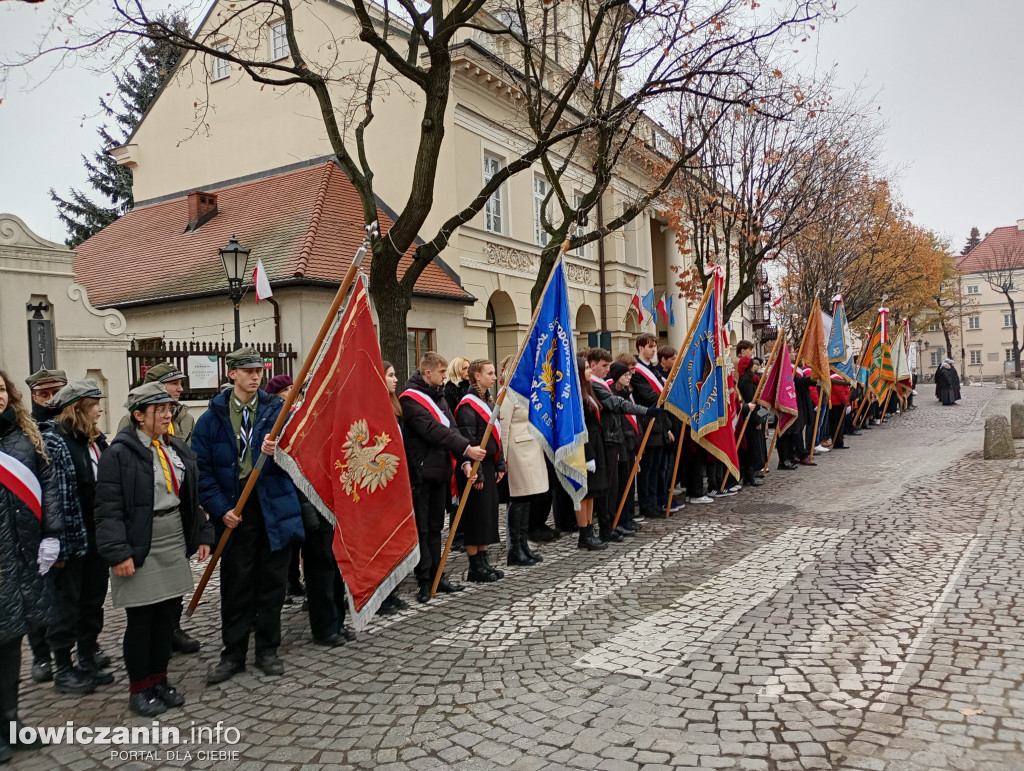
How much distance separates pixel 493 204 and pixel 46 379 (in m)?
########################################
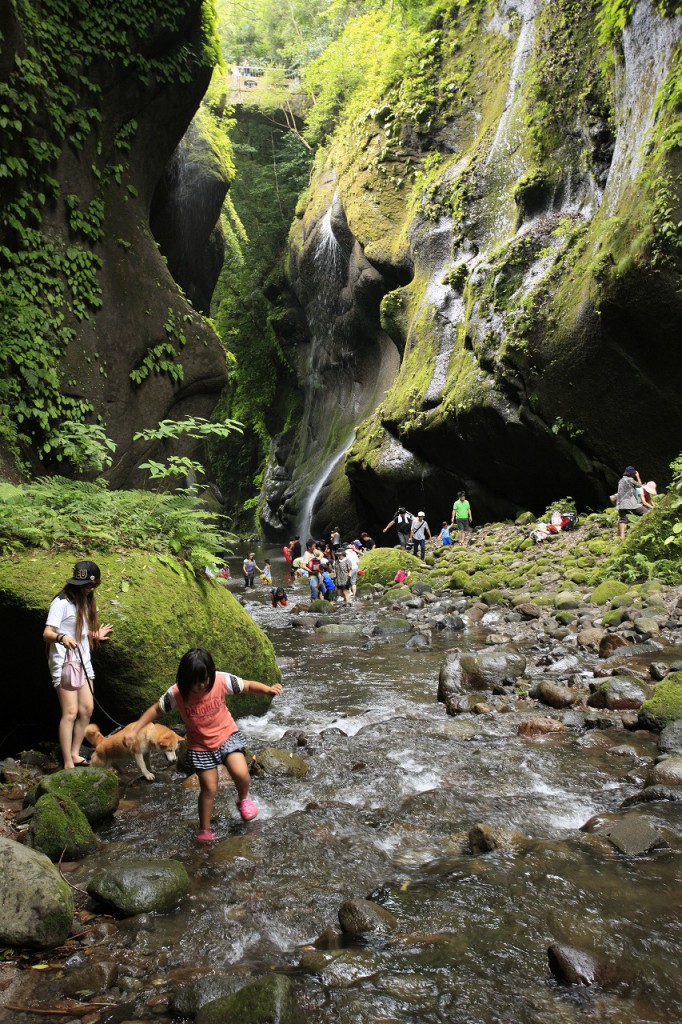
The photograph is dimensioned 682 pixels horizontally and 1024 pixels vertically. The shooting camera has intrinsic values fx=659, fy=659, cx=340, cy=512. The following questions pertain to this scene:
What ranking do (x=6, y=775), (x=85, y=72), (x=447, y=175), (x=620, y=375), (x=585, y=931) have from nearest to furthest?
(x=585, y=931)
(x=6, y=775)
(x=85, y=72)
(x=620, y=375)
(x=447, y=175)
########################################
_Aim of the task_.
Locate every line in the data above that contains the string "questions", and copy each one out. Treat uppercase and lowercase as different.

_Answer to the task_.
The photograph is dimensioned 682 pixels horizontally and 1024 pixels vertically. The shooting camera has intrinsic values fx=659, fy=659, cx=340, cy=512. The following questions pertain to this scene:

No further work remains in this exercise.